Query Specificity Detection
Overview
This document explains how the system differentiates between specific product queries (like "show me gift cards") and vague exploratory queries (like "show me valentine day gifts under 100 euro"). This distinction is critical for determining search strategy, confidence scoring, and whether to ask clarifying questions.
Two Types of Queries
Specific Query
Example: "Show me gift cards" / "Näita mulle kinkekaarte"
Characteristics:
- Direct product mention (gift cards, books, games)
- Short and focused (2-5 words)
- No occasion or recipient context
- Single, clear product type
- High confidence intent
System Response: Focused product search in one category
Vague Query
Example: "Show me valentine day gifts under 100 euro" / "Kingitus emadepäevaks alla 50 euro"
Characteristics:
- Occasion or recipient mentioned
- Multiple possible product types
- Budget constraints
- Exploratory intent
- Lower confidence
System Response: Multi-category exploration or clarifying question
Detection Flow
Specificity Scoring System
Location: app/api/chat/services/query-rewriting/index.ts:33-100
The system uses a weighted scoring system with 5 detection criteria:
function detectQuerySpecificity(query: string, context: GiftContext): boolean {
const specificityScore =
(matchesSpecificPattern ? 3 : 0) + // Weight: 3
(hasSingleProductType ? 2 : 0) + // Weight: 2
(isProductSearchIntent ? 2 : 0) + // Weight: 2
(isShortQuery ? 1 : 0) + // Weight: 1
(noOccasionOrRecipient ? 1 : 0); // Weight: 1
return specificityScore >= 4; // Threshold
}
Criteria Breakdown
1. Pattern Matching (Weight: 3)
Detects direct product request patterns:
Estonian Patterns:
näita mulle [toode]→ "show me [product]"kas teil on [toode]→ "do you have [product]"soovin [toode]→ "I want [product]"otsin [toode]→ "looking for [product]"
English Patterns:
show me gift cardsdo you have bookslooking for games
Products Detected: kinkekaart (gift card), raamat (book), mäng (game), film (movie), muusika (music)

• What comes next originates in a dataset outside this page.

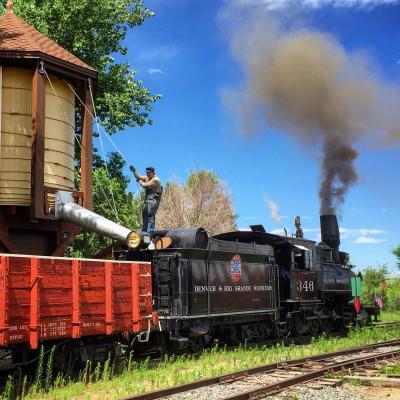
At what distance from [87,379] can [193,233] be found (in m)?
4.24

2. Single Product Type (Weight: 2)
Check:
hasSingleProductType =
context.productType &&
(!context.productTypeHints || productTypeHints.length <= 1) &&
context.productType !== 'Kingitused' // "Gifts" is too generic
Example:
- Specific:
productType: "Kinkekaart",hints: [] - Vague:
productType: "Kingitused",hints: ["Raamat", "Mängud", "Kodu ja aed"]

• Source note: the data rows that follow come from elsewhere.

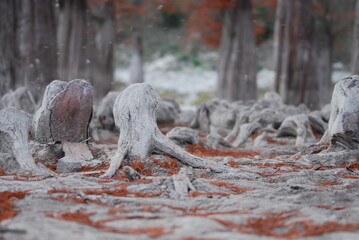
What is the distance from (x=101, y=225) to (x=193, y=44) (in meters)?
32.0

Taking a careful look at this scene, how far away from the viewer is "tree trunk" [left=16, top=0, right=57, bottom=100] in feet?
46.7

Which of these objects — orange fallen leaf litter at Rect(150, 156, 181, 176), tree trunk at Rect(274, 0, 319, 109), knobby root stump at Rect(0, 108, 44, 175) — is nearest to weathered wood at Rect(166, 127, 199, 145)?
orange fallen leaf litter at Rect(150, 156, 181, 176)

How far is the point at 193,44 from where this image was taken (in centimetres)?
3512

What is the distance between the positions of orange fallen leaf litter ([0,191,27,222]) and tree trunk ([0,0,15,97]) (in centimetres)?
957

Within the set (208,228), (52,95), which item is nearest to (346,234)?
Result: (208,228)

3. Product Search Intent (Weight: 2) 🔎
Check: context.intent === 'product_search'
Contrasted with:
valentines_day_gift(occasion-based)birthday_gift(occasion-based)general_gift(exploratory)product_recommendation(needs suggestions)
4. Short Query (Weight: 1) 📏
Check: wordCount >= 2 && wordCount <= 5
Examples:
- Short (Specific): "show me gift cards" (4 words)

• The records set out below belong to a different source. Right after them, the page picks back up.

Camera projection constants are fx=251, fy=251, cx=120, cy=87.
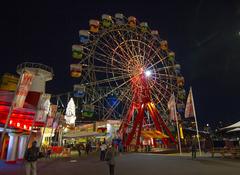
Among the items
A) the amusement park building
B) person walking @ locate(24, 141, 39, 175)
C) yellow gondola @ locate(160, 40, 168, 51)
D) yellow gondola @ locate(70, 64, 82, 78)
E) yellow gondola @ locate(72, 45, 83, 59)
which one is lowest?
person walking @ locate(24, 141, 39, 175)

- Long (Vague): "I need a valentine day gift for my girlfriend under 100 euro" (13 words)
5. No Occasion/Recipient (Weight: 1) 🚫
Check: !context.occasion && !context.recipient
Rationale: Occasion/recipient indicates exploratory gift search, not direct product purchase.
Examples:
- No Context (Specific): "show me gift cards"
- Has Context (Vague): "gift for mother" (recipient: "ema")
Example Scoring
Example 1: "Show me gift cards"
Breakdown:
- Matches pattern:
show me gift cards(+3) - Single product type:
Kinkekaart(+2) - Intent:
product_search(+2) - Word count: 4 words (+1)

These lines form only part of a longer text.